The briefings I received on the security situation, not just the domestic terror threat but the wider regional picture, just confirmed for me what a long way there is to go before Israeli citizens can feel safe in their homes and on their streets. None of it was unfamiliar to me – the tunnels, the random stabbings, the car rammings, the air raids, and so on – but I do think that if more people in Britain understood what it’s like for ordinary Israelis to have to live with that constant undercurrent of fear, there would be better understanding of why the security situation is so fundamental to any progress.

But at the same time, in the refugee camps I spent a lot of time with a young teenage girl who was quite severely traumatised by her experience with the security forces, being arrested and held for a number of days just for writing something on Facebook.

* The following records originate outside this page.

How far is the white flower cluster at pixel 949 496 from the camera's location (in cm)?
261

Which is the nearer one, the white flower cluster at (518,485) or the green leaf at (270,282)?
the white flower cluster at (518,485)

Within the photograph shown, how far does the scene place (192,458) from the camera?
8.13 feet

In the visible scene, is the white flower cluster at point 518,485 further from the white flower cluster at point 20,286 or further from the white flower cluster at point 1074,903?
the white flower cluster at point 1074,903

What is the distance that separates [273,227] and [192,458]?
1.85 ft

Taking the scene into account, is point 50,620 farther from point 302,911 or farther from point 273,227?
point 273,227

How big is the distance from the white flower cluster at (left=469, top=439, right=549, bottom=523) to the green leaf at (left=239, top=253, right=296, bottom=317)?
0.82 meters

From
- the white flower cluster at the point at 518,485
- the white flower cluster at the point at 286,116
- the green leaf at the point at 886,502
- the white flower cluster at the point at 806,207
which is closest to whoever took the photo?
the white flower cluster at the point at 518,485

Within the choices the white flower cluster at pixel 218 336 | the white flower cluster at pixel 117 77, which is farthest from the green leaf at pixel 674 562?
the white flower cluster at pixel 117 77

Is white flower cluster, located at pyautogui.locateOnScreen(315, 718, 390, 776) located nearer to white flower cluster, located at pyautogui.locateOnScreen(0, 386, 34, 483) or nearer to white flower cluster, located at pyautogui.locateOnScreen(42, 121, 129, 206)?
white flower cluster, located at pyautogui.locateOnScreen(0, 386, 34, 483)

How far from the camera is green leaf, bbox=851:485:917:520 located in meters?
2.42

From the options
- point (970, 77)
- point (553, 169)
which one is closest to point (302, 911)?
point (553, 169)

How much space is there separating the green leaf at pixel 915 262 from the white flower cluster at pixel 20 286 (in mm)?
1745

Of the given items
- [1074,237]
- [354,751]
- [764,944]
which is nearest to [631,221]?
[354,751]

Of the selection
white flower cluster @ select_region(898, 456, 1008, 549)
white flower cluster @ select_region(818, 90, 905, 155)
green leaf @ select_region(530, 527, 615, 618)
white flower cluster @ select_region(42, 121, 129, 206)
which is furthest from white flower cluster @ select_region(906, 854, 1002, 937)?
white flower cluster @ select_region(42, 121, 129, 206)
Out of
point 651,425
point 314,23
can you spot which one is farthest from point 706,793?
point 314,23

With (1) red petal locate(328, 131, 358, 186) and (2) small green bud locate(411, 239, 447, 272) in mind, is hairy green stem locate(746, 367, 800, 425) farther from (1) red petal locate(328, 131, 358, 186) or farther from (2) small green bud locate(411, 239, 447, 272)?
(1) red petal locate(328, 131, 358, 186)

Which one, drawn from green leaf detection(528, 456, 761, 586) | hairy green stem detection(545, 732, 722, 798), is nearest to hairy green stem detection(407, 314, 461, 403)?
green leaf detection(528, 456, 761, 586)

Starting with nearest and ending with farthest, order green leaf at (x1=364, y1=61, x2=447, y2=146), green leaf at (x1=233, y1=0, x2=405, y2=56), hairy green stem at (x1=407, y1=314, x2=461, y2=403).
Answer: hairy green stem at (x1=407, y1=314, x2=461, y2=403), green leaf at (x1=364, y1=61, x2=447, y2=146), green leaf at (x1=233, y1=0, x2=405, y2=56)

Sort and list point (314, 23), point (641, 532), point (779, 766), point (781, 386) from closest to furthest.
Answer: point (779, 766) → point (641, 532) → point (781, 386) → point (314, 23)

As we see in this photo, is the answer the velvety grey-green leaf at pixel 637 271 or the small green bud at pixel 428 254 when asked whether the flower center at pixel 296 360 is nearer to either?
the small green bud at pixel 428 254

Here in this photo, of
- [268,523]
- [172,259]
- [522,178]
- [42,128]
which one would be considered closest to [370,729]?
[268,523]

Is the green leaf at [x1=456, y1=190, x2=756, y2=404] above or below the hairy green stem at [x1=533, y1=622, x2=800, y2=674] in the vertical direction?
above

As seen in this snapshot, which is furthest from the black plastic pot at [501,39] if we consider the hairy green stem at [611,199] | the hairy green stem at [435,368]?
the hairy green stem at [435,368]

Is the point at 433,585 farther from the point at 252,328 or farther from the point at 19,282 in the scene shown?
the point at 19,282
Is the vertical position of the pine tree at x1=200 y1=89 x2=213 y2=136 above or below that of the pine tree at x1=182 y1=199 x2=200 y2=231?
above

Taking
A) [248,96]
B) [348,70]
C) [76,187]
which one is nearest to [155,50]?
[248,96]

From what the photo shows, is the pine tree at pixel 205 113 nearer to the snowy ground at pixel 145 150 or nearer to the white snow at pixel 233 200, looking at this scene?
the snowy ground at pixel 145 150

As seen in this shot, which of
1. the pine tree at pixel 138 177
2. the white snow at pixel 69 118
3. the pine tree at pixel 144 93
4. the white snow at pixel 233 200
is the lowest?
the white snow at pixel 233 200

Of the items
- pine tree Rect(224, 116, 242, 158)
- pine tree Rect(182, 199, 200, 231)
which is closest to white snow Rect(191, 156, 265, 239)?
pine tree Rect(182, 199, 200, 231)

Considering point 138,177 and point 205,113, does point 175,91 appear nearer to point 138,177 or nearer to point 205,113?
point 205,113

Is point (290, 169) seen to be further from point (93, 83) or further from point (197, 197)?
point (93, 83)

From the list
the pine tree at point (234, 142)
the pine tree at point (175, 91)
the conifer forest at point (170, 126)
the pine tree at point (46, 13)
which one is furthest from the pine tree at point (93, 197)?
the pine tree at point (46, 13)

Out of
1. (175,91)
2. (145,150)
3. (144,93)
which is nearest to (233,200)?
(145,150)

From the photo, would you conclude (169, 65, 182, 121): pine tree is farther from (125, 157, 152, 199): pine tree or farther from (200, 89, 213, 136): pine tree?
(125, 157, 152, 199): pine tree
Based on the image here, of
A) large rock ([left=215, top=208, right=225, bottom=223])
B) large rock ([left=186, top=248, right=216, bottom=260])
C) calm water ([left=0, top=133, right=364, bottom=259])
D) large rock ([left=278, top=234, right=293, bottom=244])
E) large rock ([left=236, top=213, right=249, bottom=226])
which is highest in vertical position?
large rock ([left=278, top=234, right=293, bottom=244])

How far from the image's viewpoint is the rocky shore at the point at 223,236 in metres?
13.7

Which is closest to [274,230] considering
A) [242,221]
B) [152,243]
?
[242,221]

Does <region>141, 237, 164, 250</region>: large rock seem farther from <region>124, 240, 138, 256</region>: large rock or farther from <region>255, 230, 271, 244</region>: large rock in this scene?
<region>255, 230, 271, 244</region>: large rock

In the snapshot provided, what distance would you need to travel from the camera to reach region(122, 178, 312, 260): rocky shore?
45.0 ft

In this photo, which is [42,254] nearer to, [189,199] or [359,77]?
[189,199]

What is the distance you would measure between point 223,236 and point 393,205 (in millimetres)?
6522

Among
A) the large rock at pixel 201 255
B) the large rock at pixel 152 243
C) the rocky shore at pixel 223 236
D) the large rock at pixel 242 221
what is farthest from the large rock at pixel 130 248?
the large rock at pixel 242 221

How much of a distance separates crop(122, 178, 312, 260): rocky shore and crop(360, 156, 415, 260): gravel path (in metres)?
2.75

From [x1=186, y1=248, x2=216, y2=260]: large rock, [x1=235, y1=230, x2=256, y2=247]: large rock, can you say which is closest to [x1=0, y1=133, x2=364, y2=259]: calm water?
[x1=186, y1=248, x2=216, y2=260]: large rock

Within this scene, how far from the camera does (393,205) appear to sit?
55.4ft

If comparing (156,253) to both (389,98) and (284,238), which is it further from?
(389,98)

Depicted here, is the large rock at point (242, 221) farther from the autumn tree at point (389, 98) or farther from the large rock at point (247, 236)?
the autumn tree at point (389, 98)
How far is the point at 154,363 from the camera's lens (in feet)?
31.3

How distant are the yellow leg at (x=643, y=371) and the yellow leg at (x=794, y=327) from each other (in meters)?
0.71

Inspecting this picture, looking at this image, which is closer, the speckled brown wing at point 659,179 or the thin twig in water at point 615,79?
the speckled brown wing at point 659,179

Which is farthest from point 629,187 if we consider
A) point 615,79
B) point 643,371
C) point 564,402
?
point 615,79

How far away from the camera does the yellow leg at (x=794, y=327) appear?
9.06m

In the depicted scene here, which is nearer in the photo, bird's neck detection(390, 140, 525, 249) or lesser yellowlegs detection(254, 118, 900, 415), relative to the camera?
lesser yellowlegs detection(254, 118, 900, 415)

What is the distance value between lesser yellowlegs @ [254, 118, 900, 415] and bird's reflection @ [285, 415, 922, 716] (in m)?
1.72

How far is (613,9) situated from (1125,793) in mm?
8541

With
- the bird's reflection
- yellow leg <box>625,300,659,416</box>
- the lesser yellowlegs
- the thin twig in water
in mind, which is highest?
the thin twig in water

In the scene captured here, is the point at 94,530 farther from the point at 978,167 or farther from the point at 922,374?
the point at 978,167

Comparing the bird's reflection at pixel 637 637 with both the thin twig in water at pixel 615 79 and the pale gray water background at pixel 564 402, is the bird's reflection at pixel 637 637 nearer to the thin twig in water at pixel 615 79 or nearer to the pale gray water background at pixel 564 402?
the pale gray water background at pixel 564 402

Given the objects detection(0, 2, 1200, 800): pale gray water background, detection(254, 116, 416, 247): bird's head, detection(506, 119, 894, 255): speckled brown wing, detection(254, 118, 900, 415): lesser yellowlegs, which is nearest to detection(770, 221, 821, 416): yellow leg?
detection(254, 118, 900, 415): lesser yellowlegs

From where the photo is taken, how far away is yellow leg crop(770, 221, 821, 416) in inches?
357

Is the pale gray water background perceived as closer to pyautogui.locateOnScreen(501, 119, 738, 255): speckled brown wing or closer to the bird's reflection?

She was just weeping, withdrawn, monosyllabic, and I came away thinking: ‘There’s got to be a better way than this’.

I’ve obviously been to Yad Vashem before on my previous visits but it always has a very emotional impact on me and I always come away with some new insight or some new horror at something I’ve learned. This time, more than anything, it was my tour guide who affected me most: a man in his 80s, such an incredible source of humanity and wisdom, with that kind of profound understanding of the human soul which is impossible to teach or learn. He moved me very, very deeply.

I greatly enjoyed visiting the Kibbutz Nir Oz, near the border with Gaza. I think most people in Britain associate kibbutzim with younger people, but I was shown round by two older gentlemen. I was struck by the lovely attitude that they had to their nation and their unwavering faith that, despite its challenges, Israel could deliver a better society; really visionary men, who want to have an opportunity to continue their lives but who are also very concerned about their neighbours in Gaza.

I wasn’t able to go into Gaza but I received a briefing on the humanitarian situation, which sounded utterly dreadful: the sewage flowing into the sea; the electricity crisis; the lack of medicine in the hospitals; the fears of malnutrition and even cholera. Hopefully the Fatah-Hamas talks will get somewhere and at least they can get the water desalination plant up and running, and if the security situation can be improved it would allow Israel to loosen the restrictions on goods and humanitarian aid going into Gaza and people coming out to get medical help. But something clearly needs to be done. I was told if nothing improves, Gaza will simply become uninhabitable by 2020, and that cannot be allowed to happen.